- [課題 1]
早期教育についての記事と次の(a)〜(c)が一致するかを、それぞれ「はい」か「いいえ」で答え、判断の決め手となる記事の言葉をそのまま引用してください。(a) 鮫岡先生の奥さんは、むずかる赤ちゃんを主体として受け止めるとき、母親にできるのは泣きやませようとすることだと言った。(b) 養育者も一個の欲望の主体だと述べられている。(c) 筆者は早期教育に危険性があると断定している。
- [課題 2]
早期教育についての記事のうち、「遊びや工作を通して 子どもを伸ばす方法を紹介します。」から「奥さんと議論するうち、奥さんがこう言ったそうです。」までを一字も変えずに書き写してください。
- [課題 3]
早期教育についての記事を二文で要約してください。

虹色教室通信

遊びや工作を通して 子どもを伸ばす方法を紹介します。

早期教育の弊害 と 早期の教育の大切さ 4

2014-05-07 11:55:23 | 日々思うこと 雑感

『ひとがひとをわかるということ 間主観性と相互主体性』という本の中に

こんなエピソードが紹介されています。


著者の鮫岡峻先生が「主体として受け止める」とはどういうことなのか、

奥さんと議論するうち、奥さんがこう言ったそうです。

 

「むずかって泣いている赤ちゃんを一個の主体として受け止めるときに母親(養育者)に

できることは、『おお、よしよし』なのよ。泣きやませようとすることではないのよ」。

 

この奥さんの一言に、鮫岡先生は、はっと気づかされたそうです。

養育者も一個の欲望の主体。自分のペースで事を進めたい気持ちがあるはずです。

むずかりを鎮めたいという養育者の主体としての思いが先行すれば、

「泣きやませよう」と強く働きかけてしまいます。

 

しかし、その思いがありながら、なおむずかっている我が子を主体として受け止めようと

するとき、必死にこらえながら「おお、よしよし」ではなく、

ゆったり落ち着いて、自分も主体としておりながらの「おお、よしよし」であり、

「赤ちゃんにも泣きたい気持ちがあるのだ」と鷹揚に受け止める態度なのだとか。


 

このエピソードを読みながら、

子どもが意欲、意思、意図などを持った一個の主体として 目覚めていくには、

 親の側に、子どもの姿を「ひとりの人」として受け止めていく態度が必要なんだな、

と再認しました。

 

それと同時に、

子どもが個性を持った親とは別の主体であるにもかかわらず、

早期教育のシナリオには、

前もって親が子どもから何を受け取るのか書きこまれていることに

早期教育の危険性があるのかも、とも感じました。

- [データ]
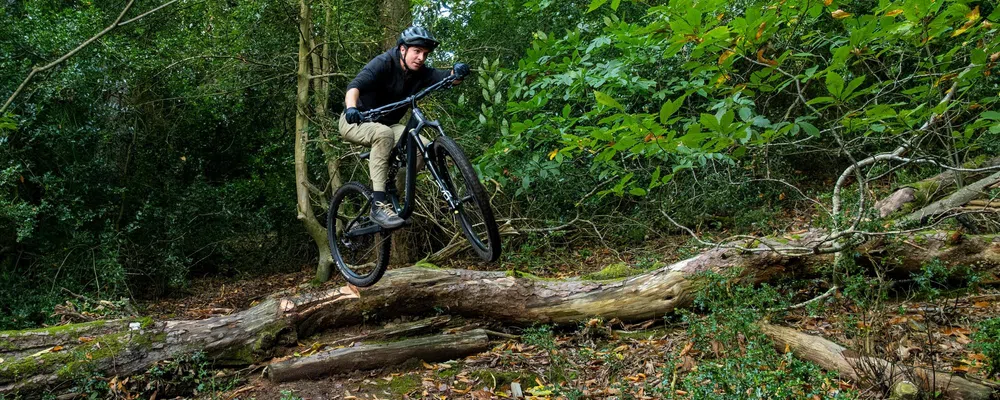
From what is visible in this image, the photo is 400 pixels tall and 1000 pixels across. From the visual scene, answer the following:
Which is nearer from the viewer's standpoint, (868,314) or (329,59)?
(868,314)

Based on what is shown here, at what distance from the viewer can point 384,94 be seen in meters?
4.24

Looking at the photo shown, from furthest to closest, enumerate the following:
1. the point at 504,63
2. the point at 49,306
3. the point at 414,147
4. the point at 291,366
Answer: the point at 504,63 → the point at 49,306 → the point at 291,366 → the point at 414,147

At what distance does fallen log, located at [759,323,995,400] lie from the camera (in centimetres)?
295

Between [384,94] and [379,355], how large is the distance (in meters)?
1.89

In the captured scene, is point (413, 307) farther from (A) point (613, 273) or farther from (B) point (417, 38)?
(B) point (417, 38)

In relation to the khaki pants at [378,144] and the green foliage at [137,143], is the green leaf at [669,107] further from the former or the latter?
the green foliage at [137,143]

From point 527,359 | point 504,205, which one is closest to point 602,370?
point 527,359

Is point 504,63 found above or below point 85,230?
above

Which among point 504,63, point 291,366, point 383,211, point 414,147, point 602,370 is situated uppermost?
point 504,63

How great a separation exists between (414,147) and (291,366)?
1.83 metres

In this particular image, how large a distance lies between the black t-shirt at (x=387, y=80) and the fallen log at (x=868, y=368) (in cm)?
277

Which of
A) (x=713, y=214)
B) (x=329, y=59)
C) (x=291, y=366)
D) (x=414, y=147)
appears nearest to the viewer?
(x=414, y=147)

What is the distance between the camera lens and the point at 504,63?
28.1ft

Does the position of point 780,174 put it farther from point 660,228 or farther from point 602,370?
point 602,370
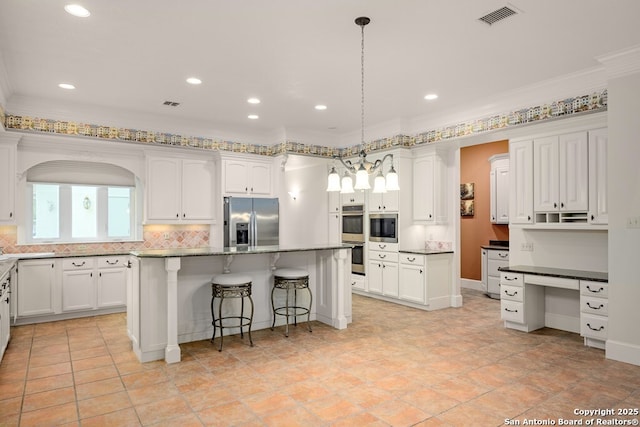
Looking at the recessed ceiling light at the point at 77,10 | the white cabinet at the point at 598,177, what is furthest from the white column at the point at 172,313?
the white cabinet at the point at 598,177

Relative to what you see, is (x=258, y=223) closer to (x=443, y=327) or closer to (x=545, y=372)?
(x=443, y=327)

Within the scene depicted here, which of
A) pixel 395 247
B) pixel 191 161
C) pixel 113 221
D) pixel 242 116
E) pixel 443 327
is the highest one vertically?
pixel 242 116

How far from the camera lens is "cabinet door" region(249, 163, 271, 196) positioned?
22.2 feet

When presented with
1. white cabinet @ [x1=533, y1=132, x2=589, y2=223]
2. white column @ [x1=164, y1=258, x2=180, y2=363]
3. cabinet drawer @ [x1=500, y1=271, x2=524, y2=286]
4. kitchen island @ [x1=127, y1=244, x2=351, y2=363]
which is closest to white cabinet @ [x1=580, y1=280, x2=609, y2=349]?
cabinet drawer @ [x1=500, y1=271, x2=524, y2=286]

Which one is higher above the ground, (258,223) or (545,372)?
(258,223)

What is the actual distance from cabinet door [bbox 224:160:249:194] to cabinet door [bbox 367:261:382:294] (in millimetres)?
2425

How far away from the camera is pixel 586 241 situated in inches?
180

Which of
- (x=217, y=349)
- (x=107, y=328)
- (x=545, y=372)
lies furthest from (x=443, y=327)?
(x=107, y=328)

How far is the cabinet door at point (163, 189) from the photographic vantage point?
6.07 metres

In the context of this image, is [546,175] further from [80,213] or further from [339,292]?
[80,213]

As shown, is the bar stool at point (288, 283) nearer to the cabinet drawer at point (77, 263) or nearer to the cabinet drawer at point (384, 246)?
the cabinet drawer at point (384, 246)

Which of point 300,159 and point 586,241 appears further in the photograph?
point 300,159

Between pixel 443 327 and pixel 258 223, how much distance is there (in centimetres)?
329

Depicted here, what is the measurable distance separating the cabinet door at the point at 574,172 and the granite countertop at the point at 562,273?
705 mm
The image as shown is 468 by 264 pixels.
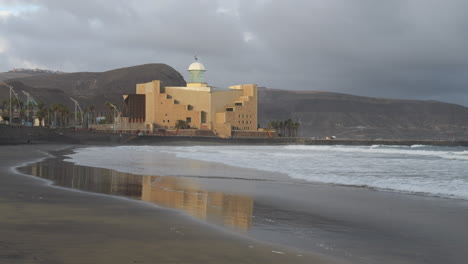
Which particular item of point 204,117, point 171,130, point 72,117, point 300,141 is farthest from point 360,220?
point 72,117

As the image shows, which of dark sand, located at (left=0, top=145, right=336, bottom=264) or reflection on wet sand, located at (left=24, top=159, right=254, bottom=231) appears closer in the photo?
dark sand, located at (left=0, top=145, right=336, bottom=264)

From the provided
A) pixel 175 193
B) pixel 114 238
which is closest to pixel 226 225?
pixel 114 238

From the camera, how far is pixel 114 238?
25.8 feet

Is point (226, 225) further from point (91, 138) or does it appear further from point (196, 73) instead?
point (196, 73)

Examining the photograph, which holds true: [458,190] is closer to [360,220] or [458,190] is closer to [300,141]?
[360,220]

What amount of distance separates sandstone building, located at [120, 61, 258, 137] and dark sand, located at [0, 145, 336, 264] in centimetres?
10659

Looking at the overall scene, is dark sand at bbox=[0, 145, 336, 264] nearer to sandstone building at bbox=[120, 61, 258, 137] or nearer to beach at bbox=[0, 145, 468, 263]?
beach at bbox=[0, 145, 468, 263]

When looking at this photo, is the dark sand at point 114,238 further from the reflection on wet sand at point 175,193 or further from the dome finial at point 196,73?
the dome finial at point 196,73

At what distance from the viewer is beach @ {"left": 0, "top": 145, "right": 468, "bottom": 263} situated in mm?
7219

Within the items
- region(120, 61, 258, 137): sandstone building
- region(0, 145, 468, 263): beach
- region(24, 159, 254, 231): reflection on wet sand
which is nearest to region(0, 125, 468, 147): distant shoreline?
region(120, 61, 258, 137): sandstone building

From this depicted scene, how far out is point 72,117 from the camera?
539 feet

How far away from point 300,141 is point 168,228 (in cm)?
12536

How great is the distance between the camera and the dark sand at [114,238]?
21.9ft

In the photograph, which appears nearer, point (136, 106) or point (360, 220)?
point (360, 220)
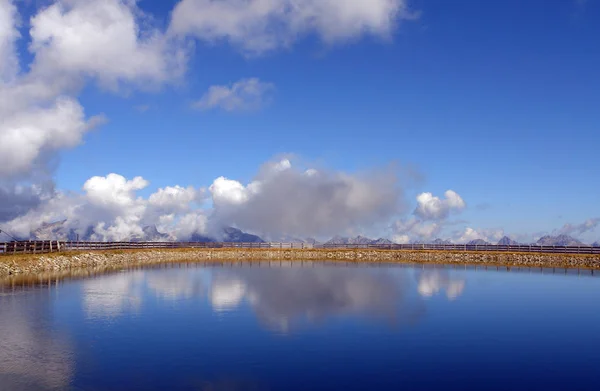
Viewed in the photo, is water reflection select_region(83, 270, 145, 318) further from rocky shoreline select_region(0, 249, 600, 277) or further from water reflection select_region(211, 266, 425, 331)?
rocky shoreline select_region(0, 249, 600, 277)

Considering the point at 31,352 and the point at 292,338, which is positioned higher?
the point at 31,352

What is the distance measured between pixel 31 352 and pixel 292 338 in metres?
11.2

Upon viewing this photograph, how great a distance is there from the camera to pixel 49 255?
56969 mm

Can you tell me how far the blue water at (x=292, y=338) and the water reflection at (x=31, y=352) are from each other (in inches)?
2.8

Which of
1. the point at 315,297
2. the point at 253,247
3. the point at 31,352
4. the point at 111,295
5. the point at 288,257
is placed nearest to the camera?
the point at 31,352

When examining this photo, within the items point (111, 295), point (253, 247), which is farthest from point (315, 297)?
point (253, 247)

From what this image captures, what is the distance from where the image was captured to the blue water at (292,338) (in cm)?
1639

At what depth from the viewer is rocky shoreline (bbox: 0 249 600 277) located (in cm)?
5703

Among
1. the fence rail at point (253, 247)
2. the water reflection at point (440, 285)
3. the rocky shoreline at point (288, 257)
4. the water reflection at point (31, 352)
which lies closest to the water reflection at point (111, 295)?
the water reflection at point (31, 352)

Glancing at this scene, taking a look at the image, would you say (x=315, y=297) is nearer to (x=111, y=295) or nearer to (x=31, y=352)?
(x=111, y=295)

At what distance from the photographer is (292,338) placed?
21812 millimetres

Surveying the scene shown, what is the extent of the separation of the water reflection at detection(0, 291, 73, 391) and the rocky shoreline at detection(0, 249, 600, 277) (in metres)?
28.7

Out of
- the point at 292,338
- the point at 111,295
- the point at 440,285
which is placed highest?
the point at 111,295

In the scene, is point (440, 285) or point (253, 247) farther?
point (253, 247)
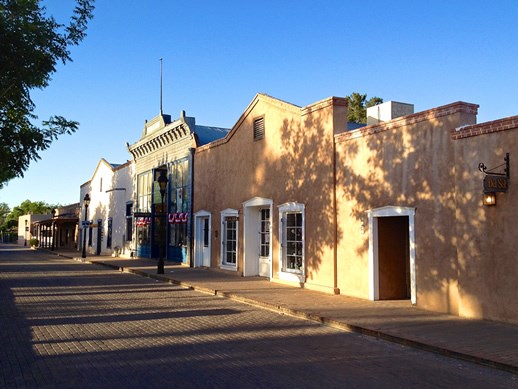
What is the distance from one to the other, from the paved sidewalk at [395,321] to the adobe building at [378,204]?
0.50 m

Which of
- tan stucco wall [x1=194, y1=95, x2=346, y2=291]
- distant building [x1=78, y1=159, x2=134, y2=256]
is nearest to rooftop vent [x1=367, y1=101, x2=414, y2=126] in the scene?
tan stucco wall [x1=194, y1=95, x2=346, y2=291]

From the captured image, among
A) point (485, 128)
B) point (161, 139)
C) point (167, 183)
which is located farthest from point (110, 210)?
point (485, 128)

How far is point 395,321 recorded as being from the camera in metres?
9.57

- [正解 1]
(a) いいえ。「泣きやませようとすることではないのよ」
(b) はい。「養育者も一個の欲望の主体。」
(c) いいえ。「早期教育の危険性があるのかも、とも感じました。」

- [正解 2]
遊びや工作を通して 子どもを伸ばす方法を紹介します。

早期教育の弊害 と 早期の教育の大切さ 4

2014-05-07 11:55:23 | 日々思うこと 雑感

『ひとがひとをわかるということ 間主観性と相互主体性』という本の中に

こんなエピソードが紹介されています。


著者の鮫岡峻先生が「主体として受け止める」とはどういうことなのか、

奥さんと議論するうち、奥さんがこう言ったそうです。

- [正解 3]
鮫岡峻先生の奥さんは、むずかって泣いている赤ちゃんを一個の主体として受け止めるとき母親にできるのは泣きやませることではなく「おお、よしよし」だと言い、それはゆったり落ち着いて「赤ちゃんにも泣きたい気持ちがあるのだ」と鷹揚に受け止める態度だとされる。筆者はこのエピソードから、子どもが主体として目覚めていくには親が子どもを「ひとりの人」として受け止める態度が必要だと再認し、前もって親が子どもから何を受け取るのか書きこまれている早期教育のシナリオに、早期教育の危険性があるのかもしれないと感じた。